Passage shown:
******************************
Independent development, test, and production environment: Enterprises want to separately deploy the development, test, and production environments in different clusters.
Scalability: A single cluster has a limited number of nodes, while multiple clusters are more scalable.

The most common practice is to manage different clusters using multiple Kubeconfig files, and the frontend makes multiple API calls to simultaneously deploy services. However, KubeSphere manages clusters in a more cloud native way.

We researched existing solutions, which mainly focus on the following:

Resource distribution on the control plane, such as Federation v1 and Federation v2 launched by the Kubernetes community and Argo CD/Flux CD (distributed application pipelines).
Network connectivity between Pods in different clusters, such as Cilium Mesh, Istio Multi-Cluster, and Linkerd Service Mirroring. As these projects are bound to specific CNI and service governance components, I'll only detail Federation v1 and Federation v2 in the following sections.

Federation v1

In the architecture of Federation v1, we can find that more than one API server (developed based on Kube-Apiserver) and Controller Manager (similar to Kube-Controller-Manager) exist. The master node is responsible for creating resource distribution tasks and distributing the resources to the worker nodes.

The previous figure shows configurations of creating ReplicaSets in Federation v1, and it can be seen that there are more annotations, which store logics of distributed resources. Federation v1 has the following drawbacks:

It introduces independently developed API servers, requiring extra maintenance.
In Kubernetes, an API is defined by Group/Version/Kind (GVK). Federation v1 only supports specific native Kubernetes APIs and GVKs, resulting in poor compatibility among clusters with different API versions.
Federation v1 does not support role-based access control (RBAC), making it unable to provide cross-cluster permission control.
Annotations-based resource distribution makes APIs too cumbersome.

Federation v2

The Kubernetes community developed Federation v2 (KubeFed) on the basis of Federation v1. KubeFed adopts the CRD + Controller solution, which does not introduce extra API sever and does not break into native Kubernetes APIs.

In the architecture of KubeFed, we can find that a custom resource definition (CRD) consists of Template, Override, and Placement. With Type Configuration, it supports APIs with different versions, which improves cluster compatibility. Moreover, it supports federation of all resources, including CRDs, service discovery, and scheduling.

The following exemplifies federated resources. Deployment in KubeSphere corresponds to FederatedDeployment in KubeFed. template in spec refers to the original Deployment resource, and placement refers to clusters where the federated resources need to be placed. In overrides, you can set parameters for different clusters, for example, you can set the image tag of each deployment and replicas in each cluster.

However, KubeFed also has the following limitations:

Its APIs are complex and error-prone.
No independent SDKs are provided, and binding and unbinding clusters rely on kubefedctl.
It requires the network connectivity between the control plane cluster and the managed clusters, which means that APIs must be reconstructed in a multi-cluster scenario.
The earlier versions cannot collect status information about federated resources.

KubeSphere on KubeFed

Next, I'll show you how KubeSphere implements and simplifies multi-cluster management on the basis of KubeFed.

00-federation-control-plane

In the previous figure, the host cluster refers to the cluster with KubeFed installed, and it acts as the control plane; and the member cluster refers to the managed cluster. The host and member clusters are federated.
******************************
Raw data:
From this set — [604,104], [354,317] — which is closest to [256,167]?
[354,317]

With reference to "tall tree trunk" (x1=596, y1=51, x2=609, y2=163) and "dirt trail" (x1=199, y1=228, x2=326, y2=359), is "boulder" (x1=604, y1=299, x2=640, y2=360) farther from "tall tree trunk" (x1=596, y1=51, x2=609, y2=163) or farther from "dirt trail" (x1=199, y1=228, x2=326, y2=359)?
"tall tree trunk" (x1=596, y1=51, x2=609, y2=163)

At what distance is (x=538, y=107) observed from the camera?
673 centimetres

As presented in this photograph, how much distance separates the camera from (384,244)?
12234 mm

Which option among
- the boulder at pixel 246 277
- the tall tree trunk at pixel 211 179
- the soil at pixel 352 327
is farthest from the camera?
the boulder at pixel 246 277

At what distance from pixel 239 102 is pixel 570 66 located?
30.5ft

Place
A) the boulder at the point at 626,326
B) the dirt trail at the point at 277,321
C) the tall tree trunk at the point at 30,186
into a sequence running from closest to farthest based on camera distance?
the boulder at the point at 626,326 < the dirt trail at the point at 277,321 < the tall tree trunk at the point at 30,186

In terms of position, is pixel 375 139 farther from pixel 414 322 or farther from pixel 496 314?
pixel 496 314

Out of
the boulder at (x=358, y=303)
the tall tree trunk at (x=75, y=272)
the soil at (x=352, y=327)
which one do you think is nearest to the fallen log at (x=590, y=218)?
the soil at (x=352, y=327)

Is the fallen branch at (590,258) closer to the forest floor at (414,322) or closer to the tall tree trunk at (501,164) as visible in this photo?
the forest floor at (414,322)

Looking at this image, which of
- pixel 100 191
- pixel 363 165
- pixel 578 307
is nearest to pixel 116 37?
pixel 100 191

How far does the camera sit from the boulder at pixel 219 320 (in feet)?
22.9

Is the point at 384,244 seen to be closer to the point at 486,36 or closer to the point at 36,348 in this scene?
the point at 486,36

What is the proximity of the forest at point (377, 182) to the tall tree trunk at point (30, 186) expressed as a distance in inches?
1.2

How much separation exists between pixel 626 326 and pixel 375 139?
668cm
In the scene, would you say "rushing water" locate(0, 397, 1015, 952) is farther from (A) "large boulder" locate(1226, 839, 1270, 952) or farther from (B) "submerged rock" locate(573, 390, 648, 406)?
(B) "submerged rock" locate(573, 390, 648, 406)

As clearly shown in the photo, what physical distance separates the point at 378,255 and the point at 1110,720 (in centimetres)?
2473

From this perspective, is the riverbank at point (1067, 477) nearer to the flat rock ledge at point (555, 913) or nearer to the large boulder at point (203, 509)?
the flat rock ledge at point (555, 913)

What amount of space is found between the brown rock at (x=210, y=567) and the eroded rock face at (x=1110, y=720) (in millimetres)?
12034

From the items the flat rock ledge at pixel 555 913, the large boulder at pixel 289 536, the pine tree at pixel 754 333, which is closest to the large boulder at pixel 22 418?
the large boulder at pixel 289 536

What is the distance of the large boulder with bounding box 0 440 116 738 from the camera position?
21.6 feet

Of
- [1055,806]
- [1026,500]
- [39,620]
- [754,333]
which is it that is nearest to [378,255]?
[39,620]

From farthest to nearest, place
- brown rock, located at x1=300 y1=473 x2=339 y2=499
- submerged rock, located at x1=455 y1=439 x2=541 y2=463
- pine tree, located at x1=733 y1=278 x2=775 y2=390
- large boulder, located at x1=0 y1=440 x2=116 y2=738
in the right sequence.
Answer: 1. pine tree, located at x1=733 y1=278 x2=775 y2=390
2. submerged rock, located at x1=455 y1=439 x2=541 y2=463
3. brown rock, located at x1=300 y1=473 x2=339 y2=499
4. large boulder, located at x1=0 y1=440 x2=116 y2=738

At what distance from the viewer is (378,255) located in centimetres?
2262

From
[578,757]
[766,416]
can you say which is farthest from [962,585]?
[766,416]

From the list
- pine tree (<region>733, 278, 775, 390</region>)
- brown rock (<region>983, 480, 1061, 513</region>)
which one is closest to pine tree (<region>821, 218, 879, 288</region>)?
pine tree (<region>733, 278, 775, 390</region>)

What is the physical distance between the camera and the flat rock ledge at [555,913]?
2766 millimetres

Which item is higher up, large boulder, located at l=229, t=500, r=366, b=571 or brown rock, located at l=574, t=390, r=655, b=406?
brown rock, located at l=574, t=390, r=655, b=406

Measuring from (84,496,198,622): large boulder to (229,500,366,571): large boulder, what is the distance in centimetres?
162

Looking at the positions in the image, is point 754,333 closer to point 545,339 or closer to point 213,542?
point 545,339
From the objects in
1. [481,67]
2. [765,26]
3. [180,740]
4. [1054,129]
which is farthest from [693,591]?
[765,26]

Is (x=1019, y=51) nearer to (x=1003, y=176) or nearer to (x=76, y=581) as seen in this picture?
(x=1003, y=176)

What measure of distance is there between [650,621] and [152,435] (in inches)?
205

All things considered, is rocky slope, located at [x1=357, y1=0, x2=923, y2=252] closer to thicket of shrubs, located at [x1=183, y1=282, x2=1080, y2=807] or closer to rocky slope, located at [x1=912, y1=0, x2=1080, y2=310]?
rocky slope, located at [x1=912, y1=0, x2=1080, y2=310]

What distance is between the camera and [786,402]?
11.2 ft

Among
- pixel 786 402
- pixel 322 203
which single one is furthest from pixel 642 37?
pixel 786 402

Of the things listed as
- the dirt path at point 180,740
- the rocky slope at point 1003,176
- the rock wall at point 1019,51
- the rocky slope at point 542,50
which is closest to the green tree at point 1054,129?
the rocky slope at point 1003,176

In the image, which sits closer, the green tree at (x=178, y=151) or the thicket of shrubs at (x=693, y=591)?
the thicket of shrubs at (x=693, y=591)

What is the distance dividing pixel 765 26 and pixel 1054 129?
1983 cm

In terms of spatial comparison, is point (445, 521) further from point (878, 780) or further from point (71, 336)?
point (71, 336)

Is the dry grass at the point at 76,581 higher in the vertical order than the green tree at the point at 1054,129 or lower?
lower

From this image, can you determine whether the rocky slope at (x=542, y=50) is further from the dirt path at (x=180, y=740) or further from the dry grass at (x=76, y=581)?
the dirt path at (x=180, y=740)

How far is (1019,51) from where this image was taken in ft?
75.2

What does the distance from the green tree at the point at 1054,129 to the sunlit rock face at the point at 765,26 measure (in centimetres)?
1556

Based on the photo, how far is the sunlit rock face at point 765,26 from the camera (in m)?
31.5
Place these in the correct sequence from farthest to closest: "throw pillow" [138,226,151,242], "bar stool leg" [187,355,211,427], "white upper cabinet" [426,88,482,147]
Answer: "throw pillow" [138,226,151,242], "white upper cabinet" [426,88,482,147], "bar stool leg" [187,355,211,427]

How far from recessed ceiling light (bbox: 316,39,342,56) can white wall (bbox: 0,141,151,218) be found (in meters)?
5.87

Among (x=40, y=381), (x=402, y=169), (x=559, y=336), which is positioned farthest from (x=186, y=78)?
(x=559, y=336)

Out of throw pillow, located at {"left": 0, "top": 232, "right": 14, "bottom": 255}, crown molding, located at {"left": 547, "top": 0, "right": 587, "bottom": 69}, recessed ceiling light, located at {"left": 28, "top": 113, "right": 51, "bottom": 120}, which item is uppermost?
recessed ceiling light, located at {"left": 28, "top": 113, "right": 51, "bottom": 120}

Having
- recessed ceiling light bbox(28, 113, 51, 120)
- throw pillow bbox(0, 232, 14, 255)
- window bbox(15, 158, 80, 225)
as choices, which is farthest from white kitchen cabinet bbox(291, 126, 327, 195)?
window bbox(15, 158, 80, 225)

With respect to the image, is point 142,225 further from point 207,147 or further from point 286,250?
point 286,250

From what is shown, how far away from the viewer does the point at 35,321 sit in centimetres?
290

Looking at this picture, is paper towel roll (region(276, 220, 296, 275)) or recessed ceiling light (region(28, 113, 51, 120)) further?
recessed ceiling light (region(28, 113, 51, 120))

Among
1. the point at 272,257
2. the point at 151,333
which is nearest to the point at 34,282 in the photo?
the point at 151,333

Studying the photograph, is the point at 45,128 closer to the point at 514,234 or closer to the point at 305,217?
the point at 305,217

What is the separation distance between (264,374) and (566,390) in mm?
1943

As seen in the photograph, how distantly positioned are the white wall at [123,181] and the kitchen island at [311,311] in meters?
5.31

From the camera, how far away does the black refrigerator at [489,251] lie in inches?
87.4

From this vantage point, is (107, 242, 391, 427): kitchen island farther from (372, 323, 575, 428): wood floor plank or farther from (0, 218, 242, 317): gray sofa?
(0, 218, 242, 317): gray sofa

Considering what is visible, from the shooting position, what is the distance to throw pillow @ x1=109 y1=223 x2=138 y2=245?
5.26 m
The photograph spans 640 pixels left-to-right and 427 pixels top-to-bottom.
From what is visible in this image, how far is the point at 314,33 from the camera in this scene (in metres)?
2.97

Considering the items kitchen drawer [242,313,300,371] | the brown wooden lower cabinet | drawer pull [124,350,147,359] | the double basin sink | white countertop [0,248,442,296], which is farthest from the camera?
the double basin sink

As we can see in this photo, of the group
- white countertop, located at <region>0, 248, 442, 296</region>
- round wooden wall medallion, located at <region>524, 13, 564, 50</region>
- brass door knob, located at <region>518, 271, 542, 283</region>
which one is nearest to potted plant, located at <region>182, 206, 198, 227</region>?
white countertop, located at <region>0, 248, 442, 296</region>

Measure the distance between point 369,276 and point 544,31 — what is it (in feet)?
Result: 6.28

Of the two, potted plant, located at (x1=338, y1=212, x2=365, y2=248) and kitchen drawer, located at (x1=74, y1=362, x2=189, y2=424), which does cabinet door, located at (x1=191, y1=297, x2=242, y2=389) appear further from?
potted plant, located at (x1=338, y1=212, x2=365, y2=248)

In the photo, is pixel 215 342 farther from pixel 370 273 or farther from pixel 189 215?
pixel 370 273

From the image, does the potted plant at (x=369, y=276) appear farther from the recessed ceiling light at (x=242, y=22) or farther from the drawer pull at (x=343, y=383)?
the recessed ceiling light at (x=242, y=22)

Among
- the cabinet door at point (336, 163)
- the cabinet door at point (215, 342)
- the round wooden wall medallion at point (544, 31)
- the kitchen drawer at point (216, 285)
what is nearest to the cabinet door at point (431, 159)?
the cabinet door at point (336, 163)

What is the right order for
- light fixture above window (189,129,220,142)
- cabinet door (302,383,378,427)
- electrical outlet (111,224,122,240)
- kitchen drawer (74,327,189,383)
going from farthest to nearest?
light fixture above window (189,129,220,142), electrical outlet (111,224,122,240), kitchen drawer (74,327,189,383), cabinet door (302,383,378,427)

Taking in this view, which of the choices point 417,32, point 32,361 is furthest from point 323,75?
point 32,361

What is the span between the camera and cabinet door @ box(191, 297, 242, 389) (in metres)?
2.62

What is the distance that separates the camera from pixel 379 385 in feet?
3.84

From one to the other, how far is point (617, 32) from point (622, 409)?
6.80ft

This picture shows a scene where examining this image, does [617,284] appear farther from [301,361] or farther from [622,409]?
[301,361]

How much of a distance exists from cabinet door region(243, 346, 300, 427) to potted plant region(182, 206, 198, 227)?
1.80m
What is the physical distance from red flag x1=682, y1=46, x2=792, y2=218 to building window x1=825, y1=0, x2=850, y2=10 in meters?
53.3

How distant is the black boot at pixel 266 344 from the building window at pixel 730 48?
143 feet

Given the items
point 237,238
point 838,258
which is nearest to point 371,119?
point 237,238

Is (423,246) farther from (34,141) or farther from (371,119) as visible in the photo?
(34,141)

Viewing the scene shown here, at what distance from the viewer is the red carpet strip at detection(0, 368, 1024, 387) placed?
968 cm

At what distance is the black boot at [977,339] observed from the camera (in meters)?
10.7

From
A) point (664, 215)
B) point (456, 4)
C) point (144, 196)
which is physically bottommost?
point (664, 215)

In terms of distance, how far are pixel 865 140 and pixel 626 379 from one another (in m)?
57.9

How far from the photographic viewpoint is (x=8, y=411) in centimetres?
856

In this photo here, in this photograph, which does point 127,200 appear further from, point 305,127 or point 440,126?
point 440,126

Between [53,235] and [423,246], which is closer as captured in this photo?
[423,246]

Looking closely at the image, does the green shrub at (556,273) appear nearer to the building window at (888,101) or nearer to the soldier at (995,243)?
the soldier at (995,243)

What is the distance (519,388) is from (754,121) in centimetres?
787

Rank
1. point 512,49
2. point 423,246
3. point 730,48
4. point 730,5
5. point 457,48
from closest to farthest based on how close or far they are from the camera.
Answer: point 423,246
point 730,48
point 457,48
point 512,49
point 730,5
******************************
Required actions:
A) Rewrite the paragraph of the KubeSphere passage that begins "The following exemplifies federated resources" as a short bulleted list, keeping its main facts.
B) Answer these questions from the KubeSphere passage, each on its own line:
(i) What three parts make up a custom resource definition in the architecture of KubeFed?
(ii) What kind of access control does Federation v1 not support?
(iii) What is the cluster with KubeFed installed called?
C) Carry on the KubeSphere passage on multi-cluster management from the point where it stops.
The records play no part in what comes next and can be left aside.

Exercise answers:
A)
- A Deployment in KubeSphere corresponds to a FederatedDeployment in KubeFed.
- In spec, template is the original Deployment resource.
- Placement names the clusters where the federated resources go.
- Overrides set parameters for each cluster, such as the image tag of each deployment and the replicas in each cluster.

B)
(i) Template, Override, and Placement.
(ii) Role-based access control (RBAC).
(iii) The host cluster.

C)
01-cluster-management

It can be seen that users can manage multiple clusters in a unified manner. KubeSphere defines a Cluster Object, which extends Cluster Objects of KubeFed, for example, the region zone provider.

02-add-cluster

KubeSphere allows you to import clusters in the following ways:

Direct connection

In this case, the network between the host cluster and member clusters must be accessible. All you have to do is to use a Kubeconfig file to add the target clusters without using the complex kubefedctl.

Agent connection

If the network between the host cluster and member clusters is not accessible, KubeFed cannot support federation. Based on Chisel, KubeSphere makes Tower open source, so that users only need to create an agent to federate clusters on private cloud.

The workflow of Tower is as follows: (1) After you create an agent in a member cluster, the member cluster will connect to the Tower server of the host cluster; (2) The Tower server then listens to the port previously assigned by Controller and establishes a tunnel to distribute resources from the host cluster to the member cluster.

Support Multi-tenant in Multi-cluster Scenarios

multi-tenant-support

In KubeSphere, a tenant is a workspace, and CRDs are used to implement authorization and authentication of tenants. To make KubeFed to be less dependent on the control plane, KubeSphere delegates CRDs through the federation layer. After the host cluster receives an API request, it directly forwards the request to member clusters. Even the host cluster fails, the original tenant information is stored on the member clusters, and users can still log in to the console of the member clusters to deploy their services.

Deploy Applications in Multi-cluster Scenarios

create-stateless-service-png

It is complex and error-prone if we manually define KubeFed APIs. When we deploy applications on KubeSphere, we can directly select the cluster where the application is to be deployed and specify replicas, and configure image address and environment variables of different clusters in Cluster Differences. For example, if cluster A cannot pull the gcr.io image, you can use the DockerHub address.

Collect Status Information About Federated Resources

view-status

As we mentioned before, KubeFed cannot collect status information about federated resources. But don't worry, KubeSphere is always ready to help you. With our self-developed status collection tool, you can easily locate the event information and troubleshoot the failure, for example, when Pod creation fails. Moreover, KubeSphere can also monitor federated resources, which enhances observability.

Planned Improvements of KubeSphere

Although KubeSphere simplifies federation among clusters on the basis of KubeFed, it also needs improvements.

On the centralized control plane, resources can only be distributed using the push strategy, which requires that the host cluster must be highly available. Kubefed community is exploring a new possibility, that is, pulling resources from the member cluster to the host cluster.
KubeSphere is an open community, and we hope that more users can join us. However, multi-cluster development needs developers to define a series of Types CRDs, which is not developer-friendly.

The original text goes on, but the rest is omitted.